**Yapılacak İş A:**
Kentlilik bilinci üzerine yazıya göre gönüllüler çöp toplama ve temizliği hangi gün vesilesiyle yaptı?
**Yapılacak İş B:**
Kentlilik bilinci üzerine yazıyı lütfen son cümlesinden sonra kaldığı yerden alıp sürdürün.

**Alıntı Metin:**
● ● ● ● ●
Kentlilik Bilinci - 1

 


 


Geçtiğimiz pazar günü, bazı sivil toplum kuruluşları çatısı altında gönüllü vatandaşlar yerel yönetimlerinde katılımıyla “Dünya Temizlik Günü” vesilesiyle kentin değişik yerlerinde çöp toplayıp temizlik yaptılar. Sivil bilinç açısından saygıyla karşılanması gereken bir eylem türü olarak kabul ediyorum.


 


Aklıma şöyle sorular geliyor: O temizlenen yerler bu hafta sonu ne halde olacak? Bu eylemden kenti temiz tutmak adına kendine ders çıkaran ‘kentte yaşayanlar’ oldu mu? Bu eylem vesilesiyle bir davranış değişikliği oldu mu? Eyleme katılanların doğru ifade ettikleri gibi; bu tür eylemin amacı, kentte yaşamayı özümseyememiş olanlarda bir zihinsel ve davranışsal değişim yaratmak olmalı… Bir başka deyişle, kent mekânlarında yaşayan (veya kenti kullanan) kişide kentlilik bilinci değişmediği sürece her durumda saygı duyulması gereken bu eylem, bir yerel yönetim hizmetinden öteye geçemez.
● ● ● ● ●
**Sağlanan Veriler:**
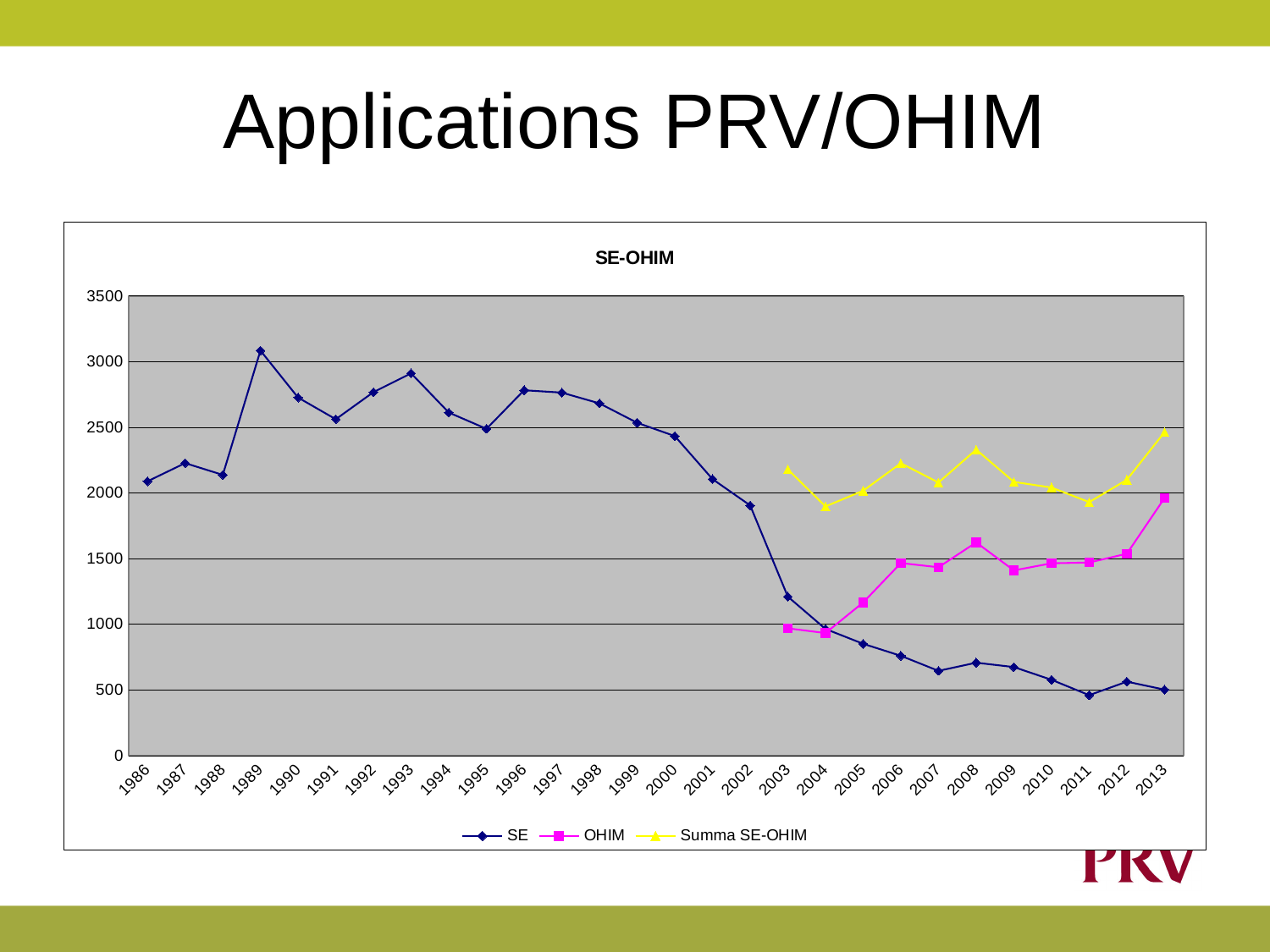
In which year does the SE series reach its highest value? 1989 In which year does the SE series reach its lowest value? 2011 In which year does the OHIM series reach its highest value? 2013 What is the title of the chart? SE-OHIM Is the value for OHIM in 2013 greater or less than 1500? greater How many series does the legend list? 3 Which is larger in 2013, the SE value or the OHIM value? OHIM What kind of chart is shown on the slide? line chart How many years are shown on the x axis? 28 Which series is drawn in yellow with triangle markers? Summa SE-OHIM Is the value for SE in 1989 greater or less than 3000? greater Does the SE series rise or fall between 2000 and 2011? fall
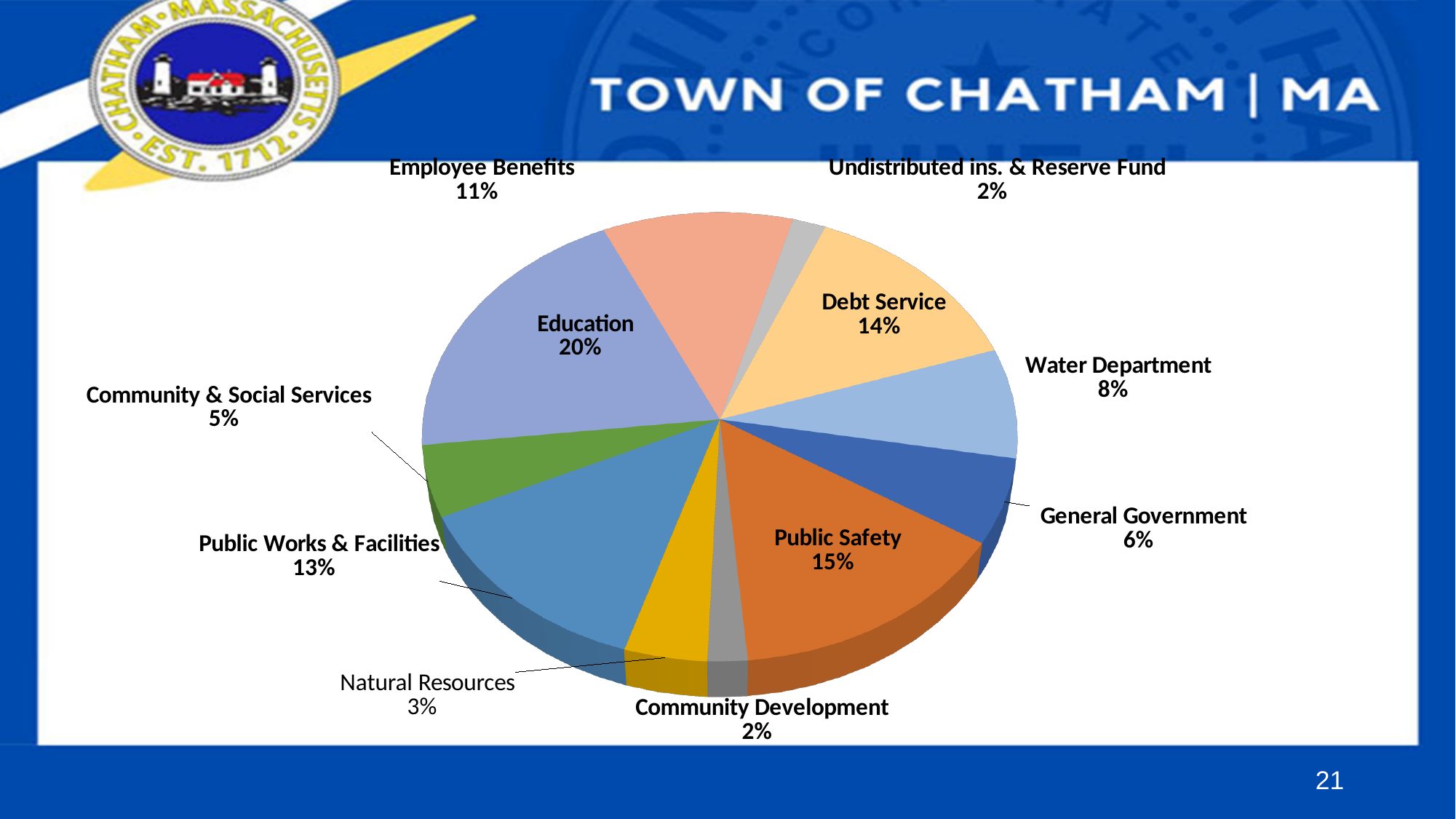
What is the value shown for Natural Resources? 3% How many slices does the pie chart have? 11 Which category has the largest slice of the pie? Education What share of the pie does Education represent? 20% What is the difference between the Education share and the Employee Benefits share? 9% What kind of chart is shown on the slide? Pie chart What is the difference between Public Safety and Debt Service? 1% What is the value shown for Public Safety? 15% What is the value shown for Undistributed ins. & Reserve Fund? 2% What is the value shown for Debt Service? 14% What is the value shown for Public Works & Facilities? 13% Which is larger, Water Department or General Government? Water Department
● ● ● ● ●
**Nihai Cevap A:**
Dünya Temizlik Günü vesilesiyle.

**Nihai Cevap B:**
 


Kent; tarihin farklı dönemlerine ait fiziksel, sosyal ve kültürel katmanların üst üste kurulması sonucu oluşan fiziksel, mekânsal ve sosyal bir ortamdır. Kent, sadece fiziksel mekânlar toplamı değil; fiziksel, sosyal ve ekonomik değerler bütünüdür. özetle; kent, insan tarihinin farklı bir aşamasına işaret eder.


 


Kentlerin kuruluşu, uygarlık tarihinin önemli dönüm noktalarından birisidir. Kentlerle birlikle yeni yoğunlaşmaların ve mekânların ortaya çıkması yanında yepyeni ekonomik, sosyal, kültürel ve siyasal ilişkiler oluştu. Muhtemelen kentlerin oluşumu ile bu değişim iç içe; bazı durumlarda neden kimi durumlarda ise sonuç ortaya çıktı.


 


Kent, onu oluşturan fiziksel, sosyal ve ekonomik değerlerin fiziksel mekândaki anlatım aracıdır. Kentlilik; bireylerin (hatta kurum ve kuruluşların) kentte yaşamanın gerektirdiği koşul ve normları anlamış, özümsemiş ve benimsemiş olmalarıdır.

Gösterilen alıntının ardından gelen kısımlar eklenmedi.